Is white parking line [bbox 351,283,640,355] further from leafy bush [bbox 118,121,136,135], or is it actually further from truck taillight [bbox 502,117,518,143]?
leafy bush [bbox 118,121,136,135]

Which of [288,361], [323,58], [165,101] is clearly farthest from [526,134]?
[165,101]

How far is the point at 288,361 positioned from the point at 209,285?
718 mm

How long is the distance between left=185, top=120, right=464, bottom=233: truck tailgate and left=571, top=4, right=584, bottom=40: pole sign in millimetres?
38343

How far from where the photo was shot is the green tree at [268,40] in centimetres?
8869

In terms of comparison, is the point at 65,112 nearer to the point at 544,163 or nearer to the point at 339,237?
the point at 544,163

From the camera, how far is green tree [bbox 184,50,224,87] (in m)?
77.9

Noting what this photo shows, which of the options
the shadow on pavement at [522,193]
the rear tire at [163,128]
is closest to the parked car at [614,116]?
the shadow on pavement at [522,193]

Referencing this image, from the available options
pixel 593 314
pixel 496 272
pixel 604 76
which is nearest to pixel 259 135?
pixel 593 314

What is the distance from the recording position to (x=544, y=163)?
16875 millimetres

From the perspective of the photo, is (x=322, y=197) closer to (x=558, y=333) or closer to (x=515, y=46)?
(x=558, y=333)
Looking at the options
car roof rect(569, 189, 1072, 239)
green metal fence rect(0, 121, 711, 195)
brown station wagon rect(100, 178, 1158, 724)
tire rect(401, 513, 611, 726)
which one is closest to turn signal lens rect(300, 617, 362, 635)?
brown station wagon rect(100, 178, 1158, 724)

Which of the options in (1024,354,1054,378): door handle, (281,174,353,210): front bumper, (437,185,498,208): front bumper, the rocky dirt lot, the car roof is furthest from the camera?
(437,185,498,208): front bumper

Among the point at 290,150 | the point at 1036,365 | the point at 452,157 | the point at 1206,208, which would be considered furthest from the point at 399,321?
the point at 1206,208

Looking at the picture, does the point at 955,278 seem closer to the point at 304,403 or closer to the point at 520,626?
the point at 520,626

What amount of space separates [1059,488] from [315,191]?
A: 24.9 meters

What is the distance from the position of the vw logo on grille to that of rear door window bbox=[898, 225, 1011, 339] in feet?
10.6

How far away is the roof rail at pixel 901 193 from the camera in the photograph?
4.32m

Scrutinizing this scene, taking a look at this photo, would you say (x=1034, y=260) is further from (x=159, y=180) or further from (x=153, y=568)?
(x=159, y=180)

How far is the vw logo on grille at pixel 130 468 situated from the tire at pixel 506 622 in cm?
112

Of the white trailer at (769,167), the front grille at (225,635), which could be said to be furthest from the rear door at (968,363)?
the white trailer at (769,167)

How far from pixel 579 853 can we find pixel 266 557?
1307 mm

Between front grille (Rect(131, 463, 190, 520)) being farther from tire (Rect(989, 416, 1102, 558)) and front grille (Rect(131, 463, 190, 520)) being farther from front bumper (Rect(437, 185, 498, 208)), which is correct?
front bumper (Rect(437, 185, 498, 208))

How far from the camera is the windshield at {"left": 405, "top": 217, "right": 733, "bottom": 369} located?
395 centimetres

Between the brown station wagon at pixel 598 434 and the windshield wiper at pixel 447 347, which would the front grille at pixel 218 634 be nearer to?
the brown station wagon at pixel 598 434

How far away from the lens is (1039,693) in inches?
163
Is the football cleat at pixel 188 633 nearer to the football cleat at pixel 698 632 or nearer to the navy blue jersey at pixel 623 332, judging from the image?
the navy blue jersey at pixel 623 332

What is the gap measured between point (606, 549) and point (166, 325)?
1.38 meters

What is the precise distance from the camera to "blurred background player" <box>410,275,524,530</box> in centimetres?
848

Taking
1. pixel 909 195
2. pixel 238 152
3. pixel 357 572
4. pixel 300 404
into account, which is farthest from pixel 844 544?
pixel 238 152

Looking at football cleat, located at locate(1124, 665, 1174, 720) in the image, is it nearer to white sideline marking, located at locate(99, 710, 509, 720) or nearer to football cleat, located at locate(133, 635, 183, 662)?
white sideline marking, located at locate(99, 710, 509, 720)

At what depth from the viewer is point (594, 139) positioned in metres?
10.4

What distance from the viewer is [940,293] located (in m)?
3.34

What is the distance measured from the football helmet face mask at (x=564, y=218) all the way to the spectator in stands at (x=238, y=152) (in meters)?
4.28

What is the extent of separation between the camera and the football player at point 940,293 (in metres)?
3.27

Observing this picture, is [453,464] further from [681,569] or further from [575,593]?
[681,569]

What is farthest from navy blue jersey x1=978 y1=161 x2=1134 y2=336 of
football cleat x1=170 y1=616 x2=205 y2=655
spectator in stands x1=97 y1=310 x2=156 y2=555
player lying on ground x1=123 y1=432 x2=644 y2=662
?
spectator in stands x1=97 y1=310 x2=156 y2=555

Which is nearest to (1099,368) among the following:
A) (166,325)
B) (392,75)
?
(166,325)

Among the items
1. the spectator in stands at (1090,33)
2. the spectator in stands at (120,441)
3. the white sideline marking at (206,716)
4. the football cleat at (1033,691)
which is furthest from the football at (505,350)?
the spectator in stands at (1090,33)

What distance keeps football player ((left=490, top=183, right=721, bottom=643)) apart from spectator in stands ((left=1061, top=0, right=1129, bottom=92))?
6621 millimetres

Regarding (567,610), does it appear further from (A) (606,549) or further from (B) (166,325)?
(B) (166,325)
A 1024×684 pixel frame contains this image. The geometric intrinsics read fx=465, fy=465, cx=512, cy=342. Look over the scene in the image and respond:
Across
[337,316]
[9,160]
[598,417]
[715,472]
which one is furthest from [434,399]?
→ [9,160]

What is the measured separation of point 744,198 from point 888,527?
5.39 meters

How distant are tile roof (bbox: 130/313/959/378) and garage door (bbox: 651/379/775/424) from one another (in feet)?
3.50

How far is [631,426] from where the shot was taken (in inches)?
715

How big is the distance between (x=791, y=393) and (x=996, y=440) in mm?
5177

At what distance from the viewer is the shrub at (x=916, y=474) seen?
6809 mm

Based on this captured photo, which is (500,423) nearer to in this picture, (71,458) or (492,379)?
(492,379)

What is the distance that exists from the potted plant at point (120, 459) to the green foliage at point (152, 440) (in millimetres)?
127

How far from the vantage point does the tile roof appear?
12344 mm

....................

## Problem to solve
Copy out everything from the line containing "Noting what this" down to the line containing "A: 24.9 meters", changing "green metal fence" to "chain-link fence" and leaving all else as it is.

## Answer to this task
Noting what this photo shows, which of the options
the shadow on pavement at [522,193]
the rear tire at [163,128]
is closest to the parked car at [614,116]?
the shadow on pavement at [522,193]

Referencing this image, from the available options
pixel 593 314
pixel 496 272
pixel 604 76
which is nearest to pixel 259 135?
pixel 593 314

What is the distance from the recording position to (x=544, y=163)?
16875 millimetres

From the perspective of the photo, is (x=322, y=197) closer to (x=558, y=333) or closer to (x=515, y=46)?
(x=558, y=333)
Looking at the options
car roof rect(569, 189, 1072, 239)
chain-link fence rect(0, 121, 711, 195)
brown station wagon rect(100, 178, 1158, 724)
tire rect(401, 513, 611, 726)
which one is closest to turn signal lens rect(300, 617, 362, 635)?
brown station wagon rect(100, 178, 1158, 724)

Which of the options in (1024,354,1054,378): door handle, (281,174,353,210): front bumper, (437,185,498,208): front bumper, the rocky dirt lot, the car roof is furthest from the camera?
(437,185,498,208): front bumper

Among the point at 290,150 | the point at 1036,365 | the point at 452,157 | the point at 1206,208, which would be considered furthest from the point at 399,321?
the point at 1206,208

Looking at the picture, does the point at 955,278 seem closer to the point at 304,403 or closer to the point at 520,626?
the point at 520,626

What amount of space separates [1059,488] from [315,191]?
A: 24.9 meters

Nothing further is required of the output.